Smith v. State, 41 Ill. Ct. Cl. 42 (1989)

Jan. 5, 1989 · Illinois Court of Claims · No. 81-CC-2875
41 Ill. Ct. Cl. 42

(No. 81-CC-2875

Deloris Smith, Claimant, v. The State of Illinois, Respondent.

Opinion filed January 5, 1989.

Louis S. Goldstein & Associates, Ltd., for Claimant.

Neil F. Hartigan, Attorney General (John Perconti, Assistant Attorney General, of counsel), for Respondent.

Dillard, J.

This cause comes on to be heard following a hearing before the Commissioner, and the Commissioner having filed his report. Claimant, Deloris Smith, was a business invitee at the Illinois Secretary of State driver’s license facility at 570 West 209th Street, Chicago Heights, Illinois. Claimant testified that after an examination for the purpose of renewing her driver’s license, she walked to the waiting area of Respondent’s facility, where she *43slipped and fell. Claimant alleges she slipped and fell to the floor due to water accumulation on a tile floor. Claimant and another witness, who accompanied Claimant to the driver’s license facility, testified that it was raining “hard” at the time of the accident and rain water had been carried into the waiting area by people using the facility.

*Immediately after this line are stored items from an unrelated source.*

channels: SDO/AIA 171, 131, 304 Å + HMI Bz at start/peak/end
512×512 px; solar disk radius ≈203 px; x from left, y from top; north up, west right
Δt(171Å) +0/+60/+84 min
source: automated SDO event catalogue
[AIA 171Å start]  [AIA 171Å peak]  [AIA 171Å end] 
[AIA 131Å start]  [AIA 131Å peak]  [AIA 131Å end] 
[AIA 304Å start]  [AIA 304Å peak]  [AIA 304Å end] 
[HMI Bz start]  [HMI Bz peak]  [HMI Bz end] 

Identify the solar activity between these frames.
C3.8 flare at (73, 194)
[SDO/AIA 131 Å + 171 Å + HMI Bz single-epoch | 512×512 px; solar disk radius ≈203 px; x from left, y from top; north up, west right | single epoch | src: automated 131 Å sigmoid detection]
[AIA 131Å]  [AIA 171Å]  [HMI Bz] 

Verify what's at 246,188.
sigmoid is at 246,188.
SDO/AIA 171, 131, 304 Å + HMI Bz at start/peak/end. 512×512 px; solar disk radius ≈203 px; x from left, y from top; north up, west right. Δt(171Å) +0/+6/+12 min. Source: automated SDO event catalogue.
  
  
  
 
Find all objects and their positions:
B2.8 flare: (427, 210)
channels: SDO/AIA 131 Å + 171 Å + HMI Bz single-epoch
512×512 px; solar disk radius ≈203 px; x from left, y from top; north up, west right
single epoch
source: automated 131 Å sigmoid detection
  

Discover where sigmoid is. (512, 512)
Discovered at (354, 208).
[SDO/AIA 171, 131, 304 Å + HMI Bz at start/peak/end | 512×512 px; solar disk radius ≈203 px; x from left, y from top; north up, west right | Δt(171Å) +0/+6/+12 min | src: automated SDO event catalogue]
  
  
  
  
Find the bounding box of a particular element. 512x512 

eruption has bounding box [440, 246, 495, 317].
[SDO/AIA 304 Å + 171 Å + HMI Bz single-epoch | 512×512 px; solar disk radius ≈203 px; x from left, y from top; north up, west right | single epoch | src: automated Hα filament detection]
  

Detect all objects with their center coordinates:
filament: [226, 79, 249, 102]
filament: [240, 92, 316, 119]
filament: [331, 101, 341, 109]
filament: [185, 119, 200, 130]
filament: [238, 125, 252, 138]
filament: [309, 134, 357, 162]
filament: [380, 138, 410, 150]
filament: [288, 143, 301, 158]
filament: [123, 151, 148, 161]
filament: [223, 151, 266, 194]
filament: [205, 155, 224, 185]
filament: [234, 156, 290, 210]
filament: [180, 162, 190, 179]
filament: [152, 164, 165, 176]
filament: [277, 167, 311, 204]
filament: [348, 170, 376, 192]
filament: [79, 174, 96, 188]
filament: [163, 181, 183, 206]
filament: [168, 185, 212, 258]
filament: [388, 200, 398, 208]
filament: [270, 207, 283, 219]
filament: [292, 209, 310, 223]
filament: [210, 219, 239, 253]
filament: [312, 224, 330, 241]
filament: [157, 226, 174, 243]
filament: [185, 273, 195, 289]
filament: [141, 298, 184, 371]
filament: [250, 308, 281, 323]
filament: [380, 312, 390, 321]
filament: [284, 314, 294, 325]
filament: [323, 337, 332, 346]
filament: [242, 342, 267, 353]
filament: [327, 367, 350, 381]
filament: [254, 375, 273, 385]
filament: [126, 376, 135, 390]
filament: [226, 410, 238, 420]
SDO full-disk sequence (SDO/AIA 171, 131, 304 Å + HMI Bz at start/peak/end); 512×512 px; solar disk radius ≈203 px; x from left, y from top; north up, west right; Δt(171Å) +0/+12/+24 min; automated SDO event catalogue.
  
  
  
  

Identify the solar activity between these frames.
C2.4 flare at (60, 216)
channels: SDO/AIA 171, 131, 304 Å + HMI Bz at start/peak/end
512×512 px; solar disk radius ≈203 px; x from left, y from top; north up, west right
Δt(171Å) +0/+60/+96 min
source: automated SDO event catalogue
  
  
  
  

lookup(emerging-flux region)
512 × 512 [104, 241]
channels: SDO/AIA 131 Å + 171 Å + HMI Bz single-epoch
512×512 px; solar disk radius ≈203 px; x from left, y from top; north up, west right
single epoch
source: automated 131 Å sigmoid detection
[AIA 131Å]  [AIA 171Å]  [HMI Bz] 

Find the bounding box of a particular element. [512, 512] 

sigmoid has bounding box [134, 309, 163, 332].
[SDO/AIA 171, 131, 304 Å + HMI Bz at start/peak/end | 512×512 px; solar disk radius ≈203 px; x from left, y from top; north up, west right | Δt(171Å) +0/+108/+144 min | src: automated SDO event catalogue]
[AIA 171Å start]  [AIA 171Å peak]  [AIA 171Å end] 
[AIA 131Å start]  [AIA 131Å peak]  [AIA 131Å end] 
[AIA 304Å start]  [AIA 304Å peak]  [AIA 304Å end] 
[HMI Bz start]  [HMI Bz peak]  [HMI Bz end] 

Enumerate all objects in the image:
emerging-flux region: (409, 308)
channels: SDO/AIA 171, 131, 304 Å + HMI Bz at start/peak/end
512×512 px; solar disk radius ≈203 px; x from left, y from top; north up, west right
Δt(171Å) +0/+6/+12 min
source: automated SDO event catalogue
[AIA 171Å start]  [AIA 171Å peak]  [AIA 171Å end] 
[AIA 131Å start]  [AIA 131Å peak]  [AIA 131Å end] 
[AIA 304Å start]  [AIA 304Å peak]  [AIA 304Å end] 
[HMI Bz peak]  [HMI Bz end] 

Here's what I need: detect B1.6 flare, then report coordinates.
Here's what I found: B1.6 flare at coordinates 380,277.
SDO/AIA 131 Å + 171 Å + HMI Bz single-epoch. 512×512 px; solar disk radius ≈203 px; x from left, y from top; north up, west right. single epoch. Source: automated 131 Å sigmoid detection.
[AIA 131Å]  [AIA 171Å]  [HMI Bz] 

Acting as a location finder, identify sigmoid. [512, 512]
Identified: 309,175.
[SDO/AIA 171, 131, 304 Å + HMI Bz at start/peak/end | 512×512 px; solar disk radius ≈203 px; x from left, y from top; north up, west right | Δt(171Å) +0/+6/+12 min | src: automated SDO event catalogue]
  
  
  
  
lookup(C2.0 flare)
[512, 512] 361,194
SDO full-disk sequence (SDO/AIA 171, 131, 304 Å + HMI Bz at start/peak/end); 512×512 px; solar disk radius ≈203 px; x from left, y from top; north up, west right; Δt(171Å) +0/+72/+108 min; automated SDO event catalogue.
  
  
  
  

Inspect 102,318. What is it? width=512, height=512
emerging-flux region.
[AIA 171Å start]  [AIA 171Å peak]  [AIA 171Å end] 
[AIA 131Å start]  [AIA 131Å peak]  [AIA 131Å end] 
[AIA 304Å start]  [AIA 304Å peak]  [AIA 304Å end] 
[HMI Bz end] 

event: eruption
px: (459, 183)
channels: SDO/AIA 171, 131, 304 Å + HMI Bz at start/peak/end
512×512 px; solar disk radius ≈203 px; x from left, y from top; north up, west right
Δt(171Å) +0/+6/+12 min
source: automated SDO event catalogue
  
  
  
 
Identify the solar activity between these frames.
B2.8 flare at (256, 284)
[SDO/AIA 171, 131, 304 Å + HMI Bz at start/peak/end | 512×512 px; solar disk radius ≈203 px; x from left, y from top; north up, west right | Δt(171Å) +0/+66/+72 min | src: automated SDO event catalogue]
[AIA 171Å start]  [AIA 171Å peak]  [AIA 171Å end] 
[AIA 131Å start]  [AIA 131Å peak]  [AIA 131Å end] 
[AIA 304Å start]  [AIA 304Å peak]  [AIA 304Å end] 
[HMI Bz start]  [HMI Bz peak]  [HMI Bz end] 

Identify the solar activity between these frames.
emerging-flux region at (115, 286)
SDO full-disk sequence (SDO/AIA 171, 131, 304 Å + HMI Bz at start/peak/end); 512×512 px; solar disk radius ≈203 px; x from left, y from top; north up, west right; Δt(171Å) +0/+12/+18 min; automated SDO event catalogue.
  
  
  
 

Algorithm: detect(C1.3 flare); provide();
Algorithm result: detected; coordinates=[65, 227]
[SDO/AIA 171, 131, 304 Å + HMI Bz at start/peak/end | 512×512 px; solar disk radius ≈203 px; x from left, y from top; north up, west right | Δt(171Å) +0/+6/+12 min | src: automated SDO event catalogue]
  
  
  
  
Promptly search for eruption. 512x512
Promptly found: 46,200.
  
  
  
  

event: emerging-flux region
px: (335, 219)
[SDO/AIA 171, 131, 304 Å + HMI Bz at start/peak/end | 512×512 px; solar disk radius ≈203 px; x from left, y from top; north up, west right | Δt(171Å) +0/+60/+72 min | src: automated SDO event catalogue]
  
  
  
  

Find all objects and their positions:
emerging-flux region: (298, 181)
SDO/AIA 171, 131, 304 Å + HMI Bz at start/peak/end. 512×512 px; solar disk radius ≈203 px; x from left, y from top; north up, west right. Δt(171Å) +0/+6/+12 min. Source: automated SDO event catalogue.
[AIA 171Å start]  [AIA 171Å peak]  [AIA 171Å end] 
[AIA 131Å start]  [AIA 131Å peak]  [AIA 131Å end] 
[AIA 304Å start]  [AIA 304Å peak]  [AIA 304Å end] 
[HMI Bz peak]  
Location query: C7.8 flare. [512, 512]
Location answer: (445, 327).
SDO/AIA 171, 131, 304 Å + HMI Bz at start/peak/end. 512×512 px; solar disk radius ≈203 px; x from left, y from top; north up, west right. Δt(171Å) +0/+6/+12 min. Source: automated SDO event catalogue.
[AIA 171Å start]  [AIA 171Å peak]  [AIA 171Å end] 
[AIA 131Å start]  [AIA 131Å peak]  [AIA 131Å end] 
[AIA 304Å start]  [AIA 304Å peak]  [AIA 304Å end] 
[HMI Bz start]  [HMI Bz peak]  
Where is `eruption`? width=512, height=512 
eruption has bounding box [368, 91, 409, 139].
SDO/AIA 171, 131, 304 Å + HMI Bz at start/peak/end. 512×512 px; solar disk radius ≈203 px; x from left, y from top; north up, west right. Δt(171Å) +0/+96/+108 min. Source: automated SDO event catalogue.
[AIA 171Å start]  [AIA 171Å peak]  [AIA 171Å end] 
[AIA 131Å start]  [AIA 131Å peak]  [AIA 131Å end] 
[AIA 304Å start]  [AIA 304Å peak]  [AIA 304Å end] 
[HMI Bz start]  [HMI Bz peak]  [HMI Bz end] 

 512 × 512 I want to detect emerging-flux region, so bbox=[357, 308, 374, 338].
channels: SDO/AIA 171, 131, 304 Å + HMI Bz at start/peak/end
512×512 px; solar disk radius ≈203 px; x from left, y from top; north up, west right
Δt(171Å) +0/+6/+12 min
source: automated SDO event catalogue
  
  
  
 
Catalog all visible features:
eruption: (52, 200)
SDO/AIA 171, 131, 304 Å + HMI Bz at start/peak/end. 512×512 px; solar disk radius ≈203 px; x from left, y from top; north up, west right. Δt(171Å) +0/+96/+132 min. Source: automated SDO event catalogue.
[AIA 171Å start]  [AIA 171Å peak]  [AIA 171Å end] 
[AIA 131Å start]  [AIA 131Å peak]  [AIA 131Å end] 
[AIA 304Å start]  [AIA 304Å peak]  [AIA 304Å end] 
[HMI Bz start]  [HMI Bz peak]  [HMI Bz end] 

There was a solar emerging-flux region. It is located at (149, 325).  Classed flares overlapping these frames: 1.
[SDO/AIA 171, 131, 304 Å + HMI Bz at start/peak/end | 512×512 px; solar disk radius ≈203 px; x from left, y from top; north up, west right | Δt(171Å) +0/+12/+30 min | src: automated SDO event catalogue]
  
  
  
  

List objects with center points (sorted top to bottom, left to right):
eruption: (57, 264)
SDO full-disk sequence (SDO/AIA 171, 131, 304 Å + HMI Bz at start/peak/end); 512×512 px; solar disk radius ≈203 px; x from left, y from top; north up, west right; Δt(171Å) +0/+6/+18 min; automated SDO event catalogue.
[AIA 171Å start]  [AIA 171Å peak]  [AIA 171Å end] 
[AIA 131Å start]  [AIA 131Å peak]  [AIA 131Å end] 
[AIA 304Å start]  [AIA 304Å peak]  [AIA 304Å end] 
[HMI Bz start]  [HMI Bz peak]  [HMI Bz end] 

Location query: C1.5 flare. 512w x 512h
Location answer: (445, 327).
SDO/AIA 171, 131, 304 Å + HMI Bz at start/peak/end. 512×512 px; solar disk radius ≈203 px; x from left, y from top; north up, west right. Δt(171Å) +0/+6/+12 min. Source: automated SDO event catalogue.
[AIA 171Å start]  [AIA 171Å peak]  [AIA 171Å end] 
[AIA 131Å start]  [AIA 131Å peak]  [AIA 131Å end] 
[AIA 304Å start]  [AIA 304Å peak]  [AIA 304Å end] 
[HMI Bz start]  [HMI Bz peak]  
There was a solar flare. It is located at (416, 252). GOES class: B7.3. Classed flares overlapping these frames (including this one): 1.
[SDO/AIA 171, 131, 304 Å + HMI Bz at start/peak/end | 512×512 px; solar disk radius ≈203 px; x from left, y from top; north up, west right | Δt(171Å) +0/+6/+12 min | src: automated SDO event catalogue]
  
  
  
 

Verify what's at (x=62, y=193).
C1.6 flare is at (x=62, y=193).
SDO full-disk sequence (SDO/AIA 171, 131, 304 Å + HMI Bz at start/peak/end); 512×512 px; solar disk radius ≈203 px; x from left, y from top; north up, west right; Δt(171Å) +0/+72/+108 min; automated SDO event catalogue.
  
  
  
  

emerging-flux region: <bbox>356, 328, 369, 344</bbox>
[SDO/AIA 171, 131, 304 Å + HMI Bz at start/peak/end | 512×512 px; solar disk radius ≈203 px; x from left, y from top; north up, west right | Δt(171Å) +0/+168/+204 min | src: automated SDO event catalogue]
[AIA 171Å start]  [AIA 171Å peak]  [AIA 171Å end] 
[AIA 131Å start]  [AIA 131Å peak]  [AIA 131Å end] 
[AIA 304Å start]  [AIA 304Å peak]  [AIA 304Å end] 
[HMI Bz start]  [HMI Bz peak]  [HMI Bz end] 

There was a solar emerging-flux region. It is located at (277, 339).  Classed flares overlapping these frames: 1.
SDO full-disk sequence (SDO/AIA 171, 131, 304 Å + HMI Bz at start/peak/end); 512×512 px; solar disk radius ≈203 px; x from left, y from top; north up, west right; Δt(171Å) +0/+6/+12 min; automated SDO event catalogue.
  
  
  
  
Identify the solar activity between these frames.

Due to her fall, Claimant injured her right ankle and hip. Claimant was examined by Louis Cogs, M.D., the day following her fall and received injections and ultrasound treatment to her right ankle. Dr. Cogs’ invoice for services rendered was $480 for 12 visits. Also, Claimant was examined at Cook County Hospital for marked soft tissue swelling of the right ankle. The invoice of Cook County Hospital was $105.

At the time of her injury, Claimant was the coordinator and director of a program for the Illinois Office of Education summer food program. Her salary was $200 per week and she was allegedly absent from work for approximately two months following the occurrence. Although Claimant does allege lost wages, her testimony at the hearing was indefinite and Claimant has offered no solid evidence of time lost from work.

From the record the Respondent possessed constructive, if not actual, notice of the standing water. From the testimony of the witnesses it was clear that the water on which Claimant slipped was at least one foot in diameter and had been sitting on the floor for at least one-half hour. There was no attempt by any of Respondent’s agents to warn the public about the wet tile floors or clean up the area of standing water. Therefore, the Court finds that the Respondent was negligent in allowing the condition which caused Claimant’s fall to exist.

*44It is thereby ordered that Claimant is awarded $2,085 in full and complete satisfaction of her claim.